Sandbox & Approvals (Codex.Approvals, Codex.Approvals.*)

  • Implementation
    • Build approval behaviours with synchronous and asynchronous policies.
    • Integrate with Exec pipeline to pause turn processing awaiting decisions.
    • Map thread options to codex-rs sandbox flags (filesystem/network).
  • Testing
    • Integration tests covering accept/deny/timeout flows.
    • Property tests verifying policy combinators.

Attachments & File APIs (Codex.Files, Codex.Files.Attachment)

  • Features
    • Staging with checksum dedup, TTL cleanup, concurrency-safe writes.
    • Upload orchestration leveraging codex-rs commands; fallback to prebuilt binary downloads.
    • Temporary attachment helper supporting RAII-style cleanup.
  • Testing
    • Unit tests for hashing, MIME inference, dedup map.
    • Integration tests with fake codex script verifying upload commands.
    • Contract tests aligning with Python attachment events.

Structured Output (Codex.StructuredOutput)

  • Tasks
    • Schema builder DSL, serialization to disk, cleanup.
    • Decoder pipeline converting JSON to typed structs.
    • Error reporting for schema violations with parity to Python.
  • Testing
    • Doctests for schema builders.
    • Integration tests with fixtures containing valid/invalid payloads.

Observability (Codex.Telemetry, logging integration)

  • Implementation
    • Emit telemetry for thread lifecycle, turn start/stop, tool invocation, attachments, approvals.
    • Provide logger utilities to mirror Python log format; support JSON output mode.
    • Integrate correlation IDs across processes.
  • Testing
    • Capture telemetry events via :telemetry.attach_many.
    • Golden log snapshots compared to Python outputs.

Error Handling (Codex.Error, Codex.TransportError, etc.)

  • Outstanding Work
    • Define exception structs with messages matching Python errors.
    • Normalize Exec failures (port exit, malformed JSON, timeouts, approvals).
    • Expose retry metadata for auto-run decisions.
  • Testing
    • Unit tests for error constructors & messages.
    • Integration tests inducing failures with fake binaries.
    • Contract tests for parity with Python error fixtures.

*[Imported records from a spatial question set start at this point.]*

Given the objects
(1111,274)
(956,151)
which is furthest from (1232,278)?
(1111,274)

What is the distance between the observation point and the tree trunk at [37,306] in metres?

Mix Tasks & CLI Integration

  • Tasks
    • Implement mix codex.install (build/download codex-rs).
    • Add mix codex.verify (ensure binary integrity, fixtures up to date).
    • Provide mix codex.parity to run regression harness comparisons.
  • Testing
    • Mix task unit tests using temporary directories.
    • CI pipeline verifying tasks run successfully on Linux/macOS.